The comparison between religions here rests on a prior ground and does not begin from scratch. The Islamic standard is present from the start, and it determines what comparison may say and what it may not. The comparison therefore does not appear as an open inquiry into differences, but as a reading that moves within boundaries already drawn in advance, so that the results remain tied to the framework that precedes the question.

Concise Formulation

Comparison between religions: constructed within prior Islamic criteria

Its Place in the Book’s Argument

This claim lies at the heart of Arkoun’s critique of the way religious knowledge is constructed when comparison is presented as neutral even though it is not. Its importance is that it reveals that the question itself may already be directed in advance, and that comparison does not produce new understanding if it remains subject to a single fixed criterion.
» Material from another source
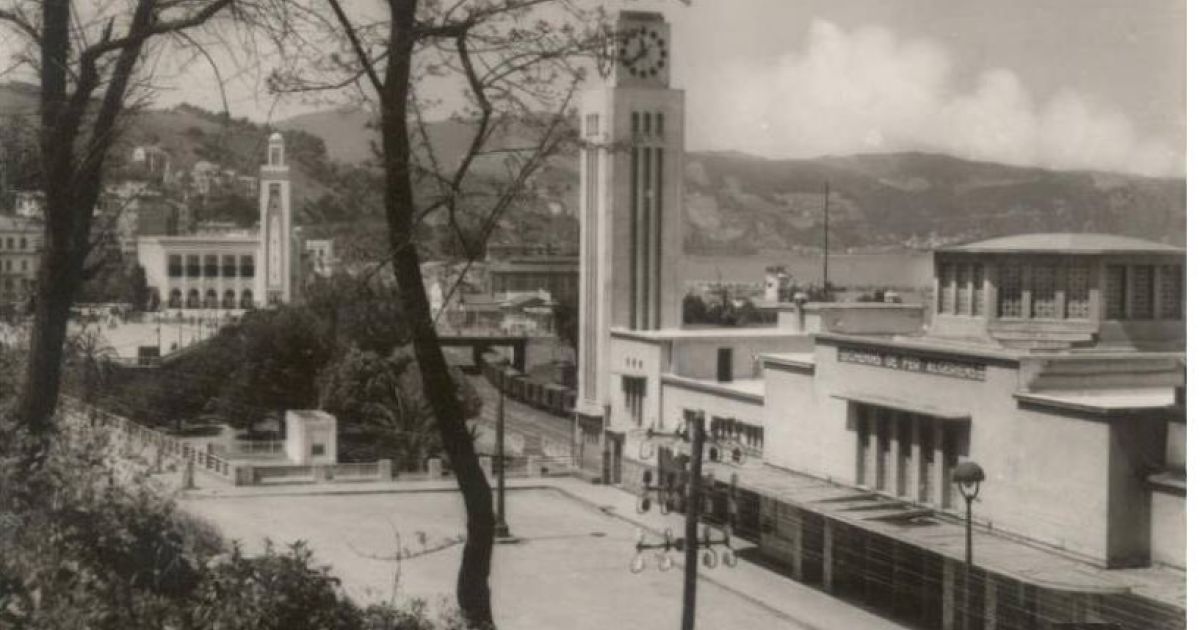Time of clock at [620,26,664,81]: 11:38
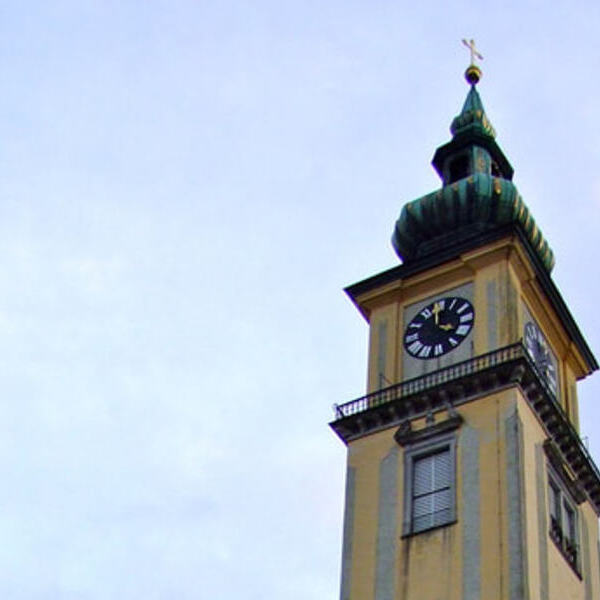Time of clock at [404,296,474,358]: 3:58
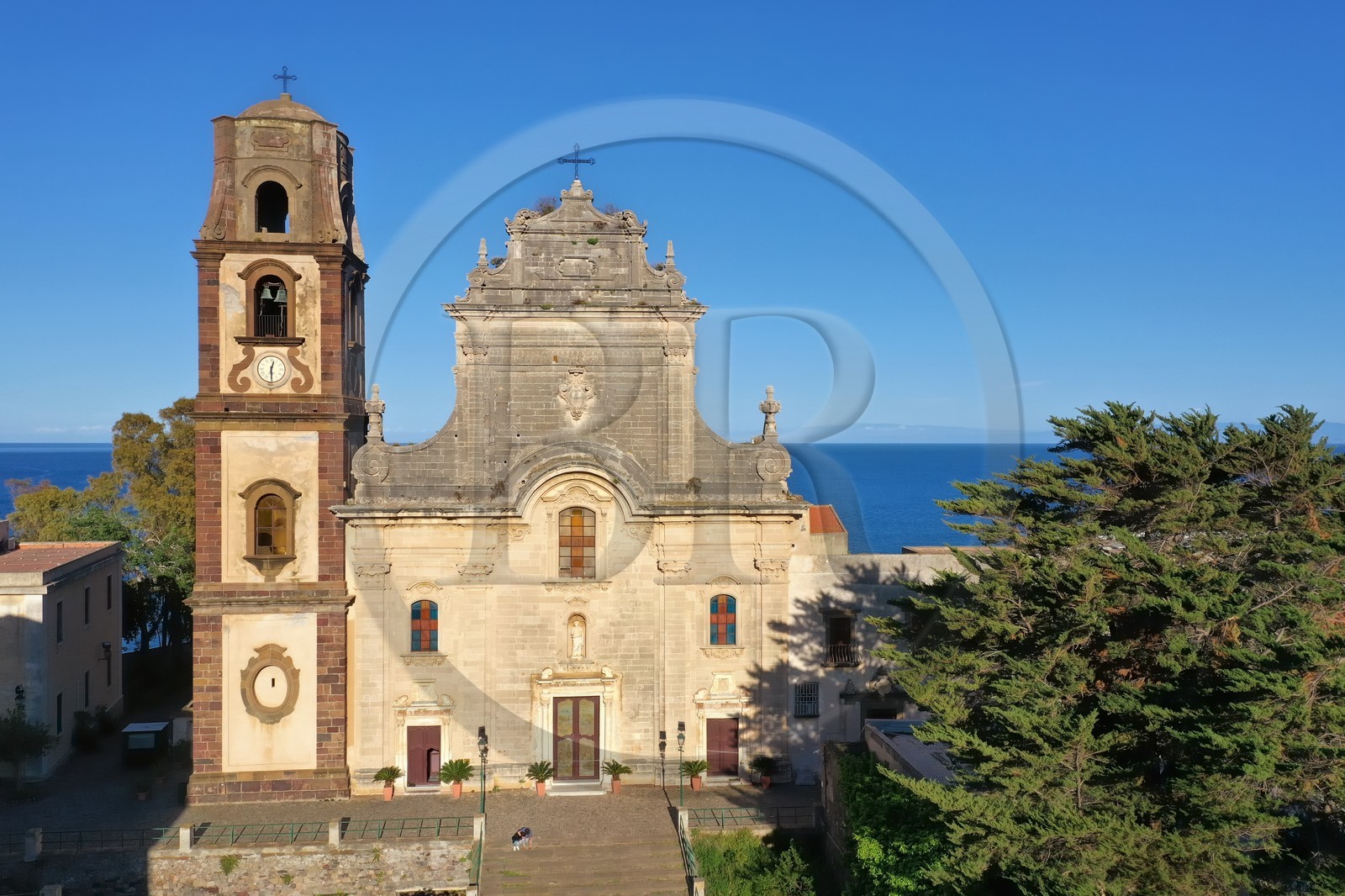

In this way, the claim becomes part of dismantling the limits of closed religious thinking.

Why It Matters

The importance of this claim appears in the way it shows how a preexisting framework can govern the results of knowledge before research even begins. This helps in understanding Arkoun’s position on the need to broaden the horizon from which religions are viewed rather than reducing them to a single criterion. It also makes clear that the problem is not comparison itself, but its conditions and limits.

Brief Evidence

The comparison between religions here rests on a prior ground and does not begin from scratch. The Islamic standard is present from the outset, and it determines what comparison may say and what it may not. The comparison therefore does not seem like an open search for differences, but as a reading that moves within boundaries already drawn in advance.

Reading Questions

  • How does a preexisting framework change the meaning of comparison itself?
  • What does reading lose when it starts from a single fixed criterion?

Degree of Documentation

High: the claim appears in a clear location in the book’s material.